TASK PROMPT: Copy out each line of the listing below that contains the word "States".

LISTED ENTRIES:

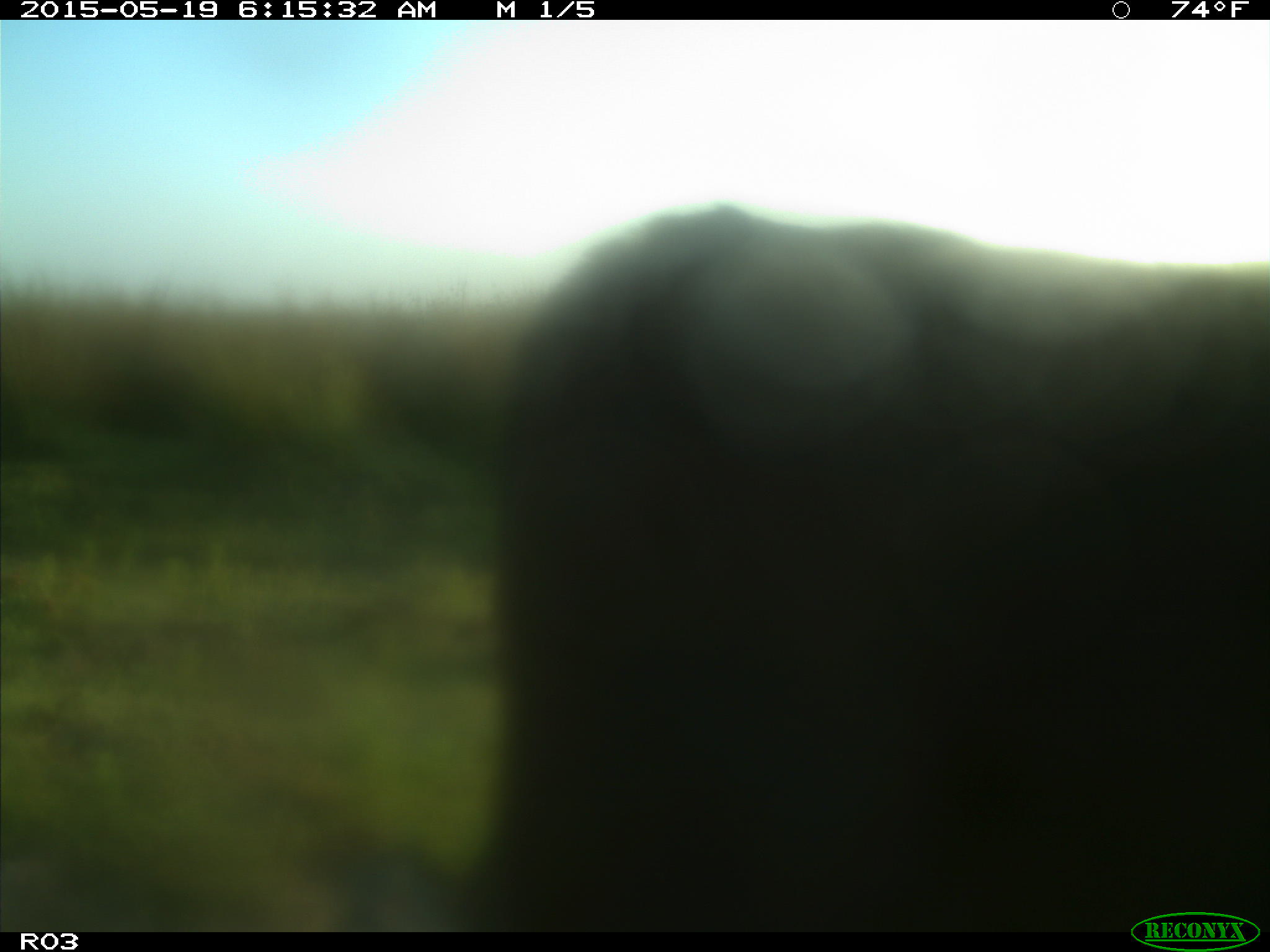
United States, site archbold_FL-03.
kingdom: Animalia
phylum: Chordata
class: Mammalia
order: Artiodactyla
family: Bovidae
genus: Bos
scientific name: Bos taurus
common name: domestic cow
==
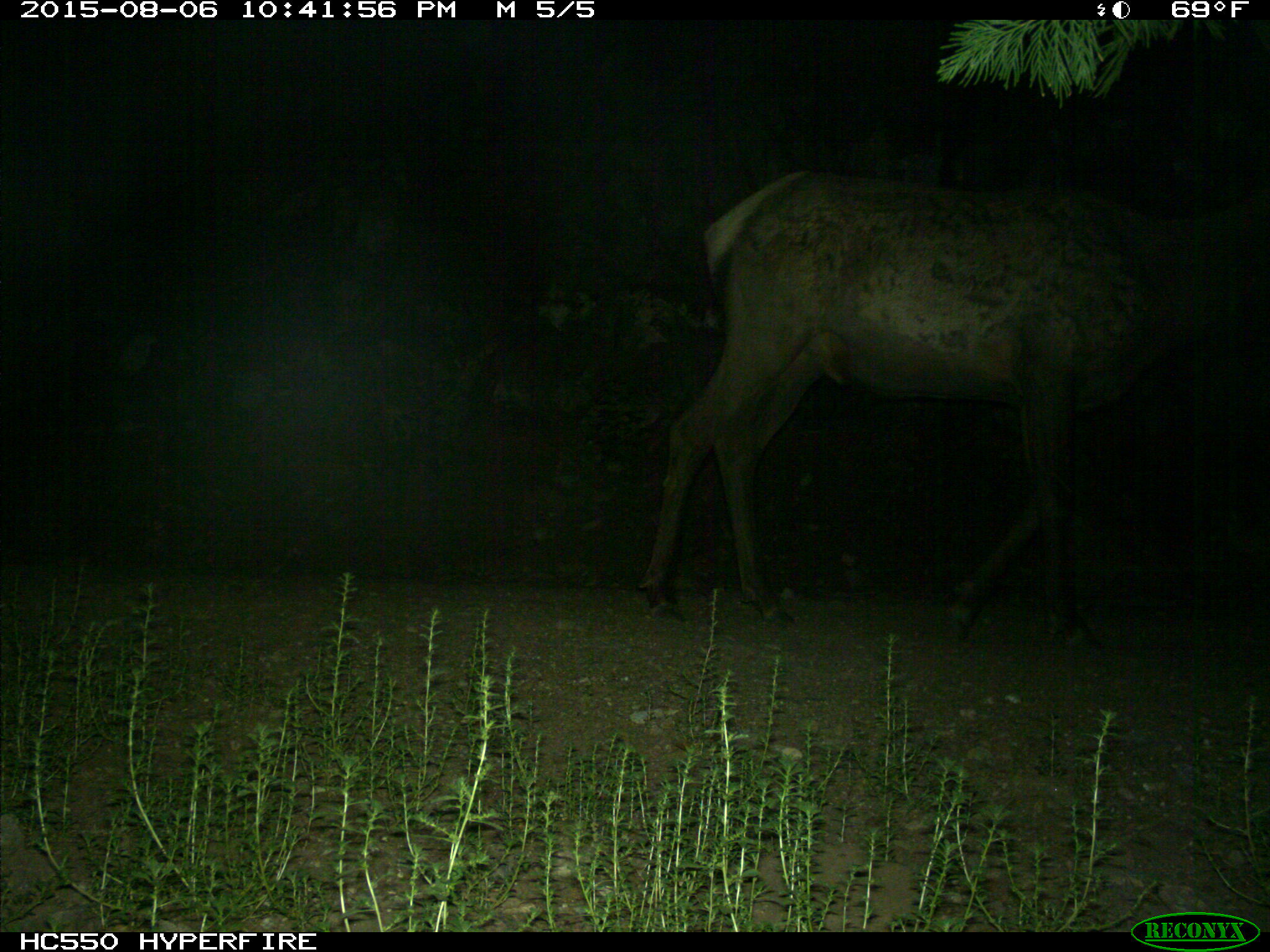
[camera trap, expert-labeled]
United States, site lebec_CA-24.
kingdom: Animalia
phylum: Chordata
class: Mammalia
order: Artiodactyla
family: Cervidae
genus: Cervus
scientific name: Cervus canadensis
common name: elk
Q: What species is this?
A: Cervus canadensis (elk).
* * *
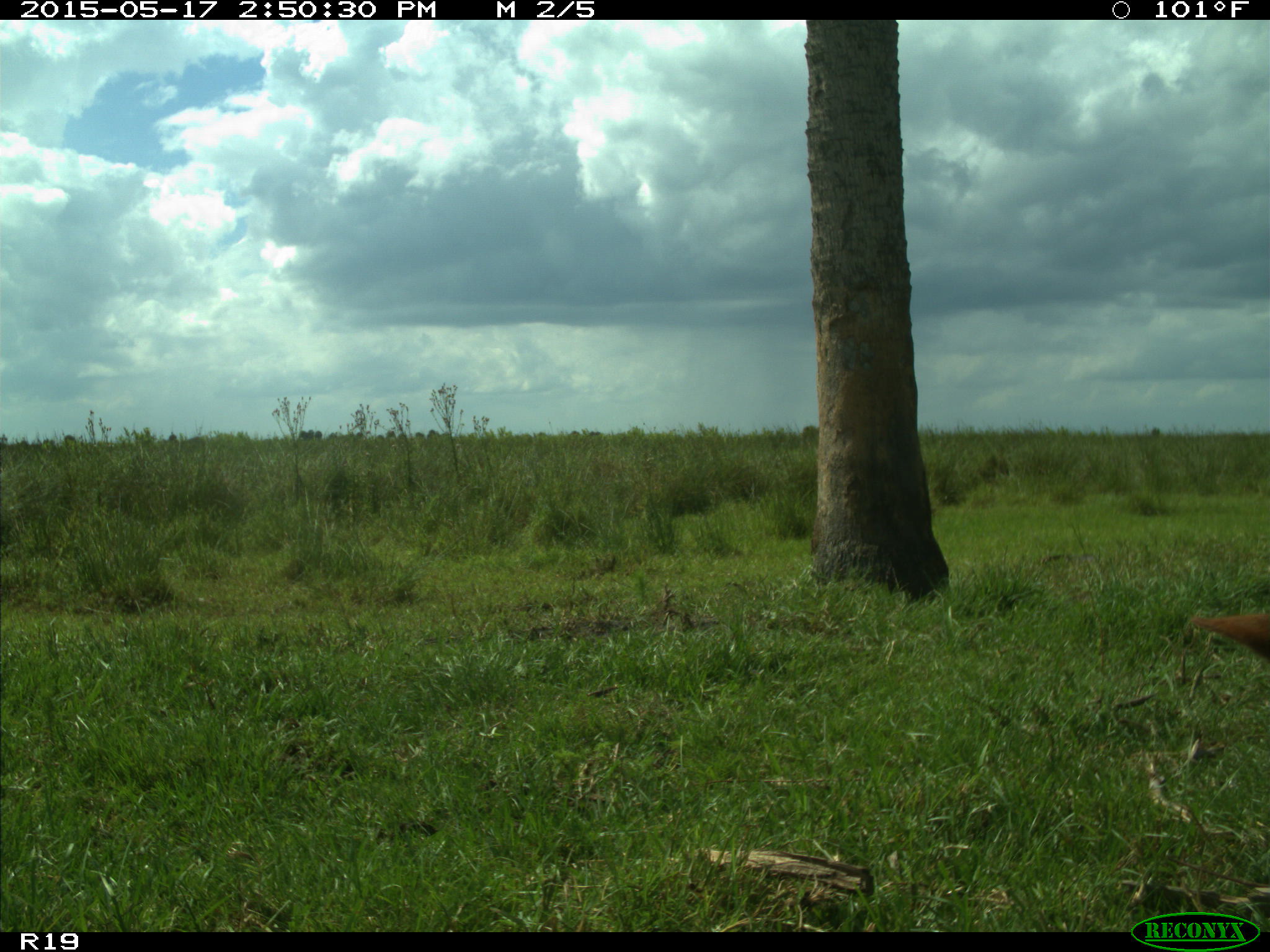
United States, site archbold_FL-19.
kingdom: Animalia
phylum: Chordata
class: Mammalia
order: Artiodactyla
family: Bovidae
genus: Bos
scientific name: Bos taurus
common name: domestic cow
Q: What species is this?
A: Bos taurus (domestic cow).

RESPONSE TO THE TASK:
United States, site archbold_FL-03.
United States, site lebec_CA-24.
United States, site archbold_FL-19.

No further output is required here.